WIZARDRY COMPILED by Rick Cook

“I thought it would amuse you to meet her.” He picked up his wine glass and again Wiz followed his lead.

“Uh, why? I mean aside from the fact that she’s beautiful.”

Aelric cocked an eyebrow. “My dear boy, she has been trying to kill you for months.”

Wiz choked, spewing wine across Duke Aelric’s fine damask table cloth.

The elf duke dabbed the wine drops from his sleeve. “You mean you did not know? Dear me, and I was about to comment you for your insouciance.”

“How . . . I mean why? I mean I’ve never seen her before.”

“That is immaterial, Sparrow. As to the how, she has been arranging little accidents’ for you for some time. So far you have been lucky enough to avoid them.”

Wiz remembered the falling stone and the toppled viewing stand and felt sick. Then he looked closely at the elf duke. “Somehow I don’t think it’s been entirely luck.”

Aelric smiled. “Your escapes were at least as much luck as your accidents were mischance.”

Wiz absorbed that in silence. All of a sudden he felt like a piece on someone else’s chess board. He didn’t like it much.

“Thanks, I think. But why is she trying to kill me?”

“Oh, many reasons, I expect. The technical challenge for one. Penetrating a place so thick with magic as your Capital undetected and laying such subtle traps. That required superb skill, I can assure you.”

He smiled reminiscently. “So did countering them. You’ve provided quite a diverting experience.”

“And if I had missed that handhold on the parapet? Or hadn’t jumped the right way when the stand collapsed?”

Aelric looked at him levelly. “Then the game would have been over.”

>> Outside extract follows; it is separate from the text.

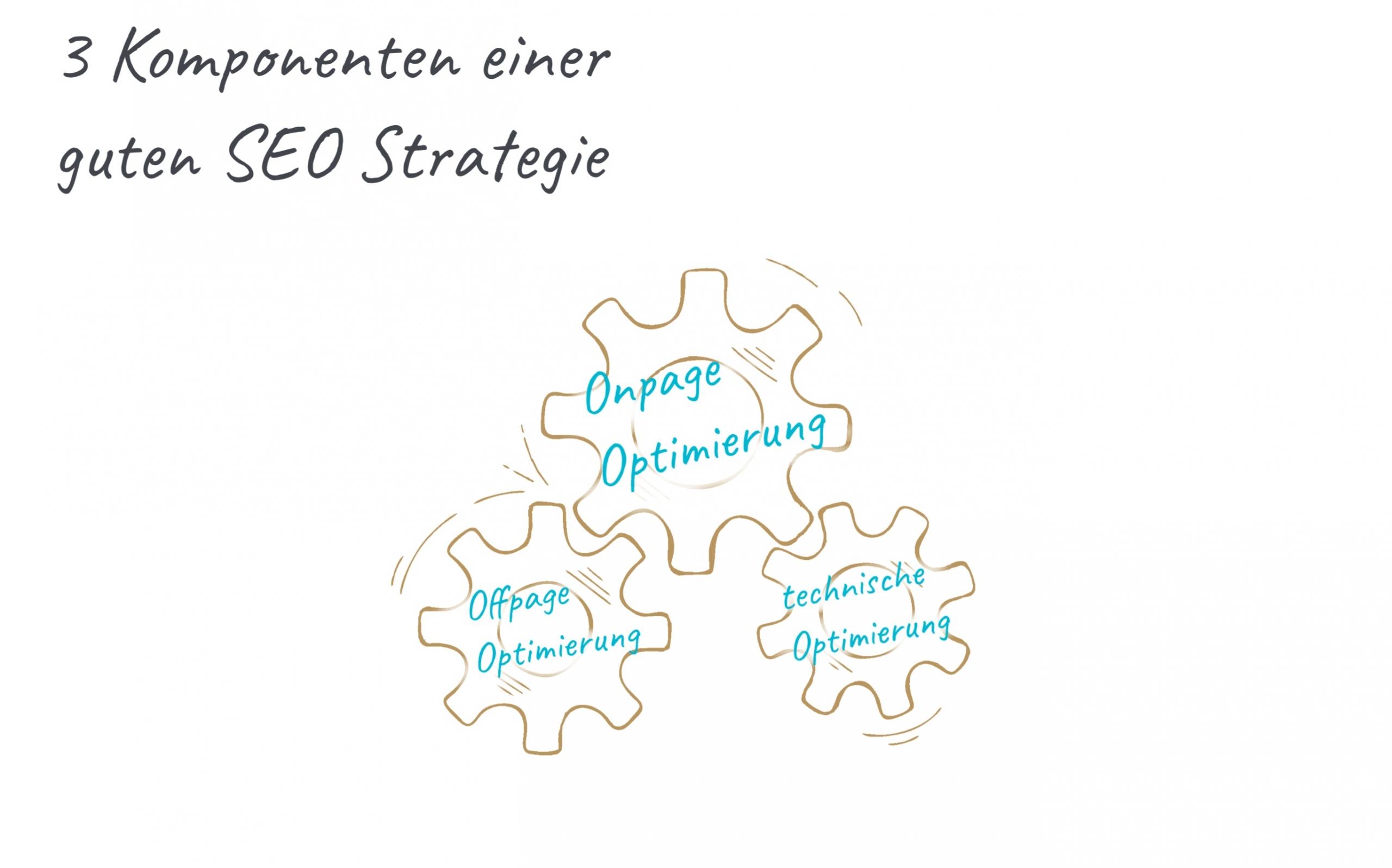 Komponenten einer SEO Strategie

Wiz was silent again. “You said there were many reasons Lisella wanted to kill me,” he said at last. “What are some of the others?”

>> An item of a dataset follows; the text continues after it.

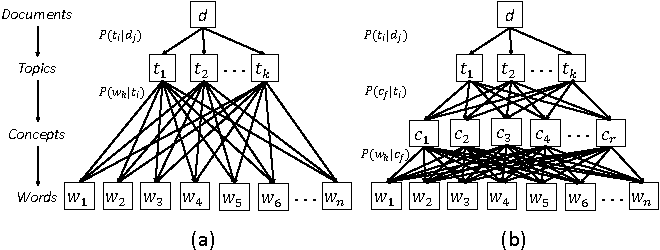 Figure 1 for Conceptualization Topic Modeling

Duke Aelric poured more of the ruby wine into a crystal glass with an elaborately wrought and delicately tinted stem. “Surely you can guess. When last we met, I said I would follow your career with interest, Sparrow.” He smiled wryly. “I admit I did not expect it to be quite this interesting.”

“I didn’t either, Lord.”

“It is not often a mortal is sufficiently interesting to hold the attention of one of us. You have become interesting enough to fix the attention of quite a number of the never-dying.”

The elf duke looked at his guest speculatively. “You have made yourself much hated, you know.”

“Yeah,” said Wiz miserably. “It wasn’t supposed to work this way. Things kind of got out of hand.”

“Not unusual when mortals dabble in magic,” Aelric said. “Lisella is a minor difficulty. You would do well to dismiss her from your mind—after taking proper precautions, of course. What you have done has deeper consequences.”

“You mean the destruction of magic along the Fringe?”

“I mean the destruction of mortals everywhere,” the elf duke said. “You mortals make this new magic and in the process you raise forces against yourselves you do not understand. For the first time in memory there is talk of a grand coalition of magic wielders, a coalition aimed at the mortals.”

“That’s crazy!”

“That is mortal logic, Sparrow. None of these are mortals and many of them are not logical in any sense.”

“But, I mean a war.”

“They would not think of it as a war. Rather the extermination of a particularly repulsive class of vermin who have made themselves too obvious.”

Wiz stared straight into the depths of the elf duke’s eyes. “Do you think you could beat us?”

Aelric shrugged gracefully. “I really do not know.” Then he caught and held Wiz’s gaze. “But I tell you this, Sparrow. Whoever wins, the outcome is likely to be the utter destruction of the World.”

Wiz dropped his eyes. “Yeah. But does it have to happen? I mean, can’t we prevent it?”

“It would be difficult at best,” Aelric said. “That is not a consequence all of us wish to avoid. There are some who hunger for death and destruction on the widest possible scale. There are some who by their very natures cannot comprehend or appreciate the threat. And there are some who would find the end of the World merely diverting. A new experience, so to speak.”